Global crude and oil product supplies remain tight, pushing Asian refiners’ diesel margins to new highs as Western sanctions limit Russia’s exports.

According to the CEO of global commodities trader Trafigura, oil prices might soon reach $150 per barrel and rise further this year, with demand destruction expected by the end of the year.

Most refineries worldwide are already nearing capacity to satisfy increased demand from pandemic recovery and replace lost Russian supplies. According to JP Morgan analysts, Russia has reduced its oil product exports by 500,000 to 700,000 barrels per day since it has been more difficult for Moscow to market its fuel than crude.

Russia sold more gold than gas

Russia could replicate Iran’s strategy to skirt oil sanctions

According to comments made last week by European Council President Charles Michel, the European Union’s (E.U.) ban on Russian oil imports by sea will affect approximately 75 percent of Russia’s crude oil delivery to the bloc in the first instance, rising to roughly 90 percent by the end of this year. Fortunately for the Kremlin, as Iran has proved during more than 40 years of sanctions, there are multiple good smuggling options accessible to Russia.

The primary idea entails rebranding Iranian oil as oil from Iraq — which remains unofficial primarily as an oil-exporting country – and then transporting it freely to anywhere Iraq desires. One of the most basic is to disable – literally by flipping a switch – the ‘automatic identification system’ on ships carrying Iranian oil and lying about destinations in shipping papers.

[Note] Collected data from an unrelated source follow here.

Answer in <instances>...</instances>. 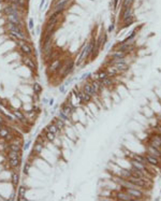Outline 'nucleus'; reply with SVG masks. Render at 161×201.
I'll return each instance as SVG.
<instances>
[{
	"label": "nucleus",
	"mask_w": 161,
	"mask_h": 201,
	"mask_svg": "<svg viewBox=\"0 0 161 201\" xmlns=\"http://www.w3.org/2000/svg\"><path fill=\"white\" fill-rule=\"evenodd\" d=\"M4 13L6 15H13V14H16V15H21L19 14V8L16 6L15 3H9L8 6L4 8Z\"/></svg>",
	"instance_id": "nucleus-8"
},
{
	"label": "nucleus",
	"mask_w": 161,
	"mask_h": 201,
	"mask_svg": "<svg viewBox=\"0 0 161 201\" xmlns=\"http://www.w3.org/2000/svg\"><path fill=\"white\" fill-rule=\"evenodd\" d=\"M100 83L103 88L112 89V87L115 85V80H114V76H108V78L104 79L103 81H100Z\"/></svg>",
	"instance_id": "nucleus-12"
},
{
	"label": "nucleus",
	"mask_w": 161,
	"mask_h": 201,
	"mask_svg": "<svg viewBox=\"0 0 161 201\" xmlns=\"http://www.w3.org/2000/svg\"><path fill=\"white\" fill-rule=\"evenodd\" d=\"M96 43V40H93V39H91L89 42L87 43H85L83 45V48H82V51L80 53V56H78L77 60H76V66H81L82 64L84 63V61L86 60L87 58H89V56H90V52H91V48H92V46L95 45Z\"/></svg>",
	"instance_id": "nucleus-1"
},
{
	"label": "nucleus",
	"mask_w": 161,
	"mask_h": 201,
	"mask_svg": "<svg viewBox=\"0 0 161 201\" xmlns=\"http://www.w3.org/2000/svg\"><path fill=\"white\" fill-rule=\"evenodd\" d=\"M22 144H18V143H14V142H10L9 143V150L10 151H14V152L21 153L22 152Z\"/></svg>",
	"instance_id": "nucleus-24"
},
{
	"label": "nucleus",
	"mask_w": 161,
	"mask_h": 201,
	"mask_svg": "<svg viewBox=\"0 0 161 201\" xmlns=\"http://www.w3.org/2000/svg\"><path fill=\"white\" fill-rule=\"evenodd\" d=\"M119 177H123V178H129L131 177V172H130V171H127V170H120Z\"/></svg>",
	"instance_id": "nucleus-37"
},
{
	"label": "nucleus",
	"mask_w": 161,
	"mask_h": 201,
	"mask_svg": "<svg viewBox=\"0 0 161 201\" xmlns=\"http://www.w3.org/2000/svg\"><path fill=\"white\" fill-rule=\"evenodd\" d=\"M28 27H29V29H30V30H32V29L34 28V23H33V19H32V18H29V21H28Z\"/></svg>",
	"instance_id": "nucleus-41"
},
{
	"label": "nucleus",
	"mask_w": 161,
	"mask_h": 201,
	"mask_svg": "<svg viewBox=\"0 0 161 201\" xmlns=\"http://www.w3.org/2000/svg\"><path fill=\"white\" fill-rule=\"evenodd\" d=\"M116 198L118 200H121V201H132L133 198L131 197L129 193H127L125 190H121V192H118L116 193Z\"/></svg>",
	"instance_id": "nucleus-14"
},
{
	"label": "nucleus",
	"mask_w": 161,
	"mask_h": 201,
	"mask_svg": "<svg viewBox=\"0 0 161 201\" xmlns=\"http://www.w3.org/2000/svg\"><path fill=\"white\" fill-rule=\"evenodd\" d=\"M48 100H49V99H47V98H43V100H42V101H43V105H47Z\"/></svg>",
	"instance_id": "nucleus-49"
},
{
	"label": "nucleus",
	"mask_w": 161,
	"mask_h": 201,
	"mask_svg": "<svg viewBox=\"0 0 161 201\" xmlns=\"http://www.w3.org/2000/svg\"><path fill=\"white\" fill-rule=\"evenodd\" d=\"M144 156L146 158V161H147L148 166H152V167H153V168H155V167H160V166H161V160L159 159V158L155 157V156L150 155V154H148V153H146Z\"/></svg>",
	"instance_id": "nucleus-7"
},
{
	"label": "nucleus",
	"mask_w": 161,
	"mask_h": 201,
	"mask_svg": "<svg viewBox=\"0 0 161 201\" xmlns=\"http://www.w3.org/2000/svg\"><path fill=\"white\" fill-rule=\"evenodd\" d=\"M36 142H39V143H42V144H44V139L42 138V136H39Z\"/></svg>",
	"instance_id": "nucleus-44"
},
{
	"label": "nucleus",
	"mask_w": 161,
	"mask_h": 201,
	"mask_svg": "<svg viewBox=\"0 0 161 201\" xmlns=\"http://www.w3.org/2000/svg\"><path fill=\"white\" fill-rule=\"evenodd\" d=\"M157 133H158V132H157ZM158 135H159V138L161 139V133H158Z\"/></svg>",
	"instance_id": "nucleus-55"
},
{
	"label": "nucleus",
	"mask_w": 161,
	"mask_h": 201,
	"mask_svg": "<svg viewBox=\"0 0 161 201\" xmlns=\"http://www.w3.org/2000/svg\"><path fill=\"white\" fill-rule=\"evenodd\" d=\"M90 83H91V86H92L93 90L96 91L97 96H98V95H100L101 90H102V89H103V87H102V86H101V83H100V81H98V80H93V81H91Z\"/></svg>",
	"instance_id": "nucleus-19"
},
{
	"label": "nucleus",
	"mask_w": 161,
	"mask_h": 201,
	"mask_svg": "<svg viewBox=\"0 0 161 201\" xmlns=\"http://www.w3.org/2000/svg\"><path fill=\"white\" fill-rule=\"evenodd\" d=\"M106 72L108 73V75H110V76H116V75H118V74H120L119 71H118L117 69H116L115 67H113V66H108L107 69H106Z\"/></svg>",
	"instance_id": "nucleus-26"
},
{
	"label": "nucleus",
	"mask_w": 161,
	"mask_h": 201,
	"mask_svg": "<svg viewBox=\"0 0 161 201\" xmlns=\"http://www.w3.org/2000/svg\"><path fill=\"white\" fill-rule=\"evenodd\" d=\"M74 66H75V63H74V60H72V59H70V60H67L66 63H63L62 67H61V69L59 70L58 74H60L62 78H66V76H68L69 74H70L73 71Z\"/></svg>",
	"instance_id": "nucleus-2"
},
{
	"label": "nucleus",
	"mask_w": 161,
	"mask_h": 201,
	"mask_svg": "<svg viewBox=\"0 0 161 201\" xmlns=\"http://www.w3.org/2000/svg\"><path fill=\"white\" fill-rule=\"evenodd\" d=\"M7 28L9 29V31H17V32H22V31H24L21 25H17V24L11 23V22H8V23H7Z\"/></svg>",
	"instance_id": "nucleus-17"
},
{
	"label": "nucleus",
	"mask_w": 161,
	"mask_h": 201,
	"mask_svg": "<svg viewBox=\"0 0 161 201\" xmlns=\"http://www.w3.org/2000/svg\"><path fill=\"white\" fill-rule=\"evenodd\" d=\"M57 117L60 118L61 121H63L64 123H68L69 120H70V117H68V116H67L66 114L62 112V110H59L58 112H57Z\"/></svg>",
	"instance_id": "nucleus-30"
},
{
	"label": "nucleus",
	"mask_w": 161,
	"mask_h": 201,
	"mask_svg": "<svg viewBox=\"0 0 161 201\" xmlns=\"http://www.w3.org/2000/svg\"><path fill=\"white\" fill-rule=\"evenodd\" d=\"M108 73L106 72V70H103V69H101V70H99L98 72L96 74H93V80H98V81H103L104 79L108 78Z\"/></svg>",
	"instance_id": "nucleus-15"
},
{
	"label": "nucleus",
	"mask_w": 161,
	"mask_h": 201,
	"mask_svg": "<svg viewBox=\"0 0 161 201\" xmlns=\"http://www.w3.org/2000/svg\"><path fill=\"white\" fill-rule=\"evenodd\" d=\"M113 30H114V25L112 24L110 26V28H108V32H111V31H113Z\"/></svg>",
	"instance_id": "nucleus-50"
},
{
	"label": "nucleus",
	"mask_w": 161,
	"mask_h": 201,
	"mask_svg": "<svg viewBox=\"0 0 161 201\" xmlns=\"http://www.w3.org/2000/svg\"><path fill=\"white\" fill-rule=\"evenodd\" d=\"M17 196H18V200H26V198H25V196H26V187L25 186H19L18 187Z\"/></svg>",
	"instance_id": "nucleus-25"
},
{
	"label": "nucleus",
	"mask_w": 161,
	"mask_h": 201,
	"mask_svg": "<svg viewBox=\"0 0 161 201\" xmlns=\"http://www.w3.org/2000/svg\"><path fill=\"white\" fill-rule=\"evenodd\" d=\"M19 163H21V159H10L9 160V166L12 169H16L18 168Z\"/></svg>",
	"instance_id": "nucleus-33"
},
{
	"label": "nucleus",
	"mask_w": 161,
	"mask_h": 201,
	"mask_svg": "<svg viewBox=\"0 0 161 201\" xmlns=\"http://www.w3.org/2000/svg\"><path fill=\"white\" fill-rule=\"evenodd\" d=\"M17 45L19 46V48H21L22 53H23L24 55H26V56H31L32 55L31 46L29 45L25 40H18L17 41Z\"/></svg>",
	"instance_id": "nucleus-6"
},
{
	"label": "nucleus",
	"mask_w": 161,
	"mask_h": 201,
	"mask_svg": "<svg viewBox=\"0 0 161 201\" xmlns=\"http://www.w3.org/2000/svg\"><path fill=\"white\" fill-rule=\"evenodd\" d=\"M131 48H132V43H119V46H118L117 51L129 54V52L131 51Z\"/></svg>",
	"instance_id": "nucleus-20"
},
{
	"label": "nucleus",
	"mask_w": 161,
	"mask_h": 201,
	"mask_svg": "<svg viewBox=\"0 0 161 201\" xmlns=\"http://www.w3.org/2000/svg\"><path fill=\"white\" fill-rule=\"evenodd\" d=\"M72 82H73V79H68V80L66 81V83H64V85L68 86V85H70V84L72 83Z\"/></svg>",
	"instance_id": "nucleus-47"
},
{
	"label": "nucleus",
	"mask_w": 161,
	"mask_h": 201,
	"mask_svg": "<svg viewBox=\"0 0 161 201\" xmlns=\"http://www.w3.org/2000/svg\"><path fill=\"white\" fill-rule=\"evenodd\" d=\"M66 87H67V86L64 85V84H63V85L59 86V91H60V94H64V93H66Z\"/></svg>",
	"instance_id": "nucleus-43"
},
{
	"label": "nucleus",
	"mask_w": 161,
	"mask_h": 201,
	"mask_svg": "<svg viewBox=\"0 0 161 201\" xmlns=\"http://www.w3.org/2000/svg\"><path fill=\"white\" fill-rule=\"evenodd\" d=\"M8 158L10 159H21V153L14 152V151H10L8 152Z\"/></svg>",
	"instance_id": "nucleus-29"
},
{
	"label": "nucleus",
	"mask_w": 161,
	"mask_h": 201,
	"mask_svg": "<svg viewBox=\"0 0 161 201\" xmlns=\"http://www.w3.org/2000/svg\"><path fill=\"white\" fill-rule=\"evenodd\" d=\"M128 54L123 53V52H120V51H115L114 53L111 54V59L112 60H120V59H125L126 56H127Z\"/></svg>",
	"instance_id": "nucleus-16"
},
{
	"label": "nucleus",
	"mask_w": 161,
	"mask_h": 201,
	"mask_svg": "<svg viewBox=\"0 0 161 201\" xmlns=\"http://www.w3.org/2000/svg\"><path fill=\"white\" fill-rule=\"evenodd\" d=\"M40 31H41V27L38 26L37 27V33H40Z\"/></svg>",
	"instance_id": "nucleus-52"
},
{
	"label": "nucleus",
	"mask_w": 161,
	"mask_h": 201,
	"mask_svg": "<svg viewBox=\"0 0 161 201\" xmlns=\"http://www.w3.org/2000/svg\"><path fill=\"white\" fill-rule=\"evenodd\" d=\"M45 138L47 139V141L53 142V141L55 140V138H56V135L53 133V132H49V131H45Z\"/></svg>",
	"instance_id": "nucleus-35"
},
{
	"label": "nucleus",
	"mask_w": 161,
	"mask_h": 201,
	"mask_svg": "<svg viewBox=\"0 0 161 201\" xmlns=\"http://www.w3.org/2000/svg\"><path fill=\"white\" fill-rule=\"evenodd\" d=\"M23 64L27 68H29L31 71H36L37 70V64L36 61L31 58V56H24L23 57Z\"/></svg>",
	"instance_id": "nucleus-10"
},
{
	"label": "nucleus",
	"mask_w": 161,
	"mask_h": 201,
	"mask_svg": "<svg viewBox=\"0 0 161 201\" xmlns=\"http://www.w3.org/2000/svg\"><path fill=\"white\" fill-rule=\"evenodd\" d=\"M3 126H4V125H3V124H0V129H1L2 127H3Z\"/></svg>",
	"instance_id": "nucleus-54"
},
{
	"label": "nucleus",
	"mask_w": 161,
	"mask_h": 201,
	"mask_svg": "<svg viewBox=\"0 0 161 201\" xmlns=\"http://www.w3.org/2000/svg\"><path fill=\"white\" fill-rule=\"evenodd\" d=\"M31 143H32V141L29 139V140H27L26 142L24 143V145H23V150L24 151H28L29 150V147H30V145H31Z\"/></svg>",
	"instance_id": "nucleus-39"
},
{
	"label": "nucleus",
	"mask_w": 161,
	"mask_h": 201,
	"mask_svg": "<svg viewBox=\"0 0 161 201\" xmlns=\"http://www.w3.org/2000/svg\"><path fill=\"white\" fill-rule=\"evenodd\" d=\"M15 199V193H12L11 196H10V200H14Z\"/></svg>",
	"instance_id": "nucleus-51"
},
{
	"label": "nucleus",
	"mask_w": 161,
	"mask_h": 201,
	"mask_svg": "<svg viewBox=\"0 0 161 201\" xmlns=\"http://www.w3.org/2000/svg\"><path fill=\"white\" fill-rule=\"evenodd\" d=\"M89 76H91V73L90 72H86V73H84L83 75L81 76V80H87V79H89Z\"/></svg>",
	"instance_id": "nucleus-42"
},
{
	"label": "nucleus",
	"mask_w": 161,
	"mask_h": 201,
	"mask_svg": "<svg viewBox=\"0 0 161 201\" xmlns=\"http://www.w3.org/2000/svg\"><path fill=\"white\" fill-rule=\"evenodd\" d=\"M11 182H12V185H13L14 187H16V186L18 185V183H19V174H18V172H16V171H13V172H12Z\"/></svg>",
	"instance_id": "nucleus-23"
},
{
	"label": "nucleus",
	"mask_w": 161,
	"mask_h": 201,
	"mask_svg": "<svg viewBox=\"0 0 161 201\" xmlns=\"http://www.w3.org/2000/svg\"><path fill=\"white\" fill-rule=\"evenodd\" d=\"M62 64H63L62 60H60L59 58L55 59L54 61L49 63L48 68H47V73L48 74H58L59 70H60L61 67H62Z\"/></svg>",
	"instance_id": "nucleus-3"
},
{
	"label": "nucleus",
	"mask_w": 161,
	"mask_h": 201,
	"mask_svg": "<svg viewBox=\"0 0 161 201\" xmlns=\"http://www.w3.org/2000/svg\"><path fill=\"white\" fill-rule=\"evenodd\" d=\"M43 146L44 144H42V143H39V142H36L33 145V150H32V153L30 154V156H34L33 154H36V155H40L42 153V151H43Z\"/></svg>",
	"instance_id": "nucleus-21"
},
{
	"label": "nucleus",
	"mask_w": 161,
	"mask_h": 201,
	"mask_svg": "<svg viewBox=\"0 0 161 201\" xmlns=\"http://www.w3.org/2000/svg\"><path fill=\"white\" fill-rule=\"evenodd\" d=\"M8 22H11V23L21 25L22 26V17L21 15H16V14H13V15H8Z\"/></svg>",
	"instance_id": "nucleus-22"
},
{
	"label": "nucleus",
	"mask_w": 161,
	"mask_h": 201,
	"mask_svg": "<svg viewBox=\"0 0 161 201\" xmlns=\"http://www.w3.org/2000/svg\"><path fill=\"white\" fill-rule=\"evenodd\" d=\"M45 131H49V132H53V133H55V135H58V132L60 130L57 128V126L55 124L52 123V124H49V125H47V127L45 128Z\"/></svg>",
	"instance_id": "nucleus-27"
},
{
	"label": "nucleus",
	"mask_w": 161,
	"mask_h": 201,
	"mask_svg": "<svg viewBox=\"0 0 161 201\" xmlns=\"http://www.w3.org/2000/svg\"><path fill=\"white\" fill-rule=\"evenodd\" d=\"M45 2H46V0H41V2H40V7H39V9H40L41 11L43 10V6L45 4Z\"/></svg>",
	"instance_id": "nucleus-45"
},
{
	"label": "nucleus",
	"mask_w": 161,
	"mask_h": 201,
	"mask_svg": "<svg viewBox=\"0 0 161 201\" xmlns=\"http://www.w3.org/2000/svg\"><path fill=\"white\" fill-rule=\"evenodd\" d=\"M160 193H161V190H160Z\"/></svg>",
	"instance_id": "nucleus-56"
},
{
	"label": "nucleus",
	"mask_w": 161,
	"mask_h": 201,
	"mask_svg": "<svg viewBox=\"0 0 161 201\" xmlns=\"http://www.w3.org/2000/svg\"><path fill=\"white\" fill-rule=\"evenodd\" d=\"M107 64L108 66L115 67L120 73L127 71V69H128V64L125 61V59H120V60H112V59H110Z\"/></svg>",
	"instance_id": "nucleus-5"
},
{
	"label": "nucleus",
	"mask_w": 161,
	"mask_h": 201,
	"mask_svg": "<svg viewBox=\"0 0 161 201\" xmlns=\"http://www.w3.org/2000/svg\"><path fill=\"white\" fill-rule=\"evenodd\" d=\"M7 1H8L9 3H14V2H15V0H7Z\"/></svg>",
	"instance_id": "nucleus-53"
},
{
	"label": "nucleus",
	"mask_w": 161,
	"mask_h": 201,
	"mask_svg": "<svg viewBox=\"0 0 161 201\" xmlns=\"http://www.w3.org/2000/svg\"><path fill=\"white\" fill-rule=\"evenodd\" d=\"M32 90H33V93L37 96H39L42 93V90H43V87H42V85L40 83H34L33 86H32Z\"/></svg>",
	"instance_id": "nucleus-28"
},
{
	"label": "nucleus",
	"mask_w": 161,
	"mask_h": 201,
	"mask_svg": "<svg viewBox=\"0 0 161 201\" xmlns=\"http://www.w3.org/2000/svg\"><path fill=\"white\" fill-rule=\"evenodd\" d=\"M132 3V0H123V9L129 8Z\"/></svg>",
	"instance_id": "nucleus-40"
},
{
	"label": "nucleus",
	"mask_w": 161,
	"mask_h": 201,
	"mask_svg": "<svg viewBox=\"0 0 161 201\" xmlns=\"http://www.w3.org/2000/svg\"><path fill=\"white\" fill-rule=\"evenodd\" d=\"M10 132H11V130H10L9 128H7L6 126H3V127L0 129V138L6 139V138H7V136L10 135Z\"/></svg>",
	"instance_id": "nucleus-32"
},
{
	"label": "nucleus",
	"mask_w": 161,
	"mask_h": 201,
	"mask_svg": "<svg viewBox=\"0 0 161 201\" xmlns=\"http://www.w3.org/2000/svg\"><path fill=\"white\" fill-rule=\"evenodd\" d=\"M54 124L57 126V128L59 129V130H61V129H63L64 128V126H66V123H64L63 121H61L60 118H58V117H56L55 118V121H54Z\"/></svg>",
	"instance_id": "nucleus-31"
},
{
	"label": "nucleus",
	"mask_w": 161,
	"mask_h": 201,
	"mask_svg": "<svg viewBox=\"0 0 161 201\" xmlns=\"http://www.w3.org/2000/svg\"><path fill=\"white\" fill-rule=\"evenodd\" d=\"M146 150H147V153L150 154V155L155 156V157L159 158L161 160V150H159L158 147H156L153 144H152L150 142L147 143V147H146Z\"/></svg>",
	"instance_id": "nucleus-9"
},
{
	"label": "nucleus",
	"mask_w": 161,
	"mask_h": 201,
	"mask_svg": "<svg viewBox=\"0 0 161 201\" xmlns=\"http://www.w3.org/2000/svg\"><path fill=\"white\" fill-rule=\"evenodd\" d=\"M14 3H15L18 8H24L25 4H26V0H15Z\"/></svg>",
	"instance_id": "nucleus-38"
},
{
	"label": "nucleus",
	"mask_w": 161,
	"mask_h": 201,
	"mask_svg": "<svg viewBox=\"0 0 161 201\" xmlns=\"http://www.w3.org/2000/svg\"><path fill=\"white\" fill-rule=\"evenodd\" d=\"M82 90H83L84 93L88 94V95H89V96H91L92 98L97 96L96 91L93 90V88H92V86H91V83H90V82H86V83L83 85V88H82Z\"/></svg>",
	"instance_id": "nucleus-13"
},
{
	"label": "nucleus",
	"mask_w": 161,
	"mask_h": 201,
	"mask_svg": "<svg viewBox=\"0 0 161 201\" xmlns=\"http://www.w3.org/2000/svg\"><path fill=\"white\" fill-rule=\"evenodd\" d=\"M130 158H131V159L137 160V161L143 163V165H145V166H148V163H147V161H146V158H145L144 155H137V154L130 153Z\"/></svg>",
	"instance_id": "nucleus-18"
},
{
	"label": "nucleus",
	"mask_w": 161,
	"mask_h": 201,
	"mask_svg": "<svg viewBox=\"0 0 161 201\" xmlns=\"http://www.w3.org/2000/svg\"><path fill=\"white\" fill-rule=\"evenodd\" d=\"M30 168H31V163H30V161H27L26 163H25V166H24V168H23V173L24 174H28L29 173V170H30Z\"/></svg>",
	"instance_id": "nucleus-36"
},
{
	"label": "nucleus",
	"mask_w": 161,
	"mask_h": 201,
	"mask_svg": "<svg viewBox=\"0 0 161 201\" xmlns=\"http://www.w3.org/2000/svg\"><path fill=\"white\" fill-rule=\"evenodd\" d=\"M121 190H125L127 193L131 196V197L133 198V200H140L142 199L143 197H144V193H143V190L141 189V188H123L120 187Z\"/></svg>",
	"instance_id": "nucleus-4"
},
{
	"label": "nucleus",
	"mask_w": 161,
	"mask_h": 201,
	"mask_svg": "<svg viewBox=\"0 0 161 201\" xmlns=\"http://www.w3.org/2000/svg\"><path fill=\"white\" fill-rule=\"evenodd\" d=\"M71 0H57L56 4L54 6V10L53 11H57V12H62L64 9L68 7V4L70 3Z\"/></svg>",
	"instance_id": "nucleus-11"
},
{
	"label": "nucleus",
	"mask_w": 161,
	"mask_h": 201,
	"mask_svg": "<svg viewBox=\"0 0 161 201\" xmlns=\"http://www.w3.org/2000/svg\"><path fill=\"white\" fill-rule=\"evenodd\" d=\"M118 3H119V0H114V9H117L118 7Z\"/></svg>",
	"instance_id": "nucleus-48"
},
{
	"label": "nucleus",
	"mask_w": 161,
	"mask_h": 201,
	"mask_svg": "<svg viewBox=\"0 0 161 201\" xmlns=\"http://www.w3.org/2000/svg\"><path fill=\"white\" fill-rule=\"evenodd\" d=\"M54 102H55V100H54V98H51V99H49V100H48V103H47V105H48L49 106H53V105H54Z\"/></svg>",
	"instance_id": "nucleus-46"
},
{
	"label": "nucleus",
	"mask_w": 161,
	"mask_h": 201,
	"mask_svg": "<svg viewBox=\"0 0 161 201\" xmlns=\"http://www.w3.org/2000/svg\"><path fill=\"white\" fill-rule=\"evenodd\" d=\"M13 115L17 118V121H23V123H24L25 121H26V117H25V115L22 112H19V111H14Z\"/></svg>",
	"instance_id": "nucleus-34"
}]
</instances>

The essential issue for Russia currently in all of this is not Iran’s sanctions-evading networks to get crude oil to China – Moscow has this covered, as OilPrice.com has extensively explored – but Iran’s networks to move the oil into Europe. According to E.U. estimates, the prohibitions will affect approximately 2.3 million BPD of Russian crude imports within six months and another 1.2 million BPD of refined product imports by the year. All of Iran’s existing techniques of evading sanctions are available to Russia, including the nearly always successful ones involving Iraq. There are indicators that Iraq may be able to open up even more direct pathways for crude oil, reportedly beginning its journey.

Norway and Russia

Norwegian offshore oil and gas workers plan strike action

If state-brokered wage mediation fails, more than one in ten Norwegian offshore oil and gas workers plan to strike on Sunday.

According to trade unions Industri Energi, Lederne, and Safe, a walkout by 845 of Norway’s about 7,500 offshore oil and gas production workers would impair only a small portion of oil output while leaving gas supplies undisturbed at first.

Given the existing scenario in Europe, a strike would have no immediate impact on Norway’s gas supplies.

Workers request above-inflation pay increases and other contract revisions but have not made their requests public. The unions said a strike would affect ten permanent offshore sites, including the Njord A, Valhall, Gudrun, Oseberg East, and Oseberg South, and three mobile service units.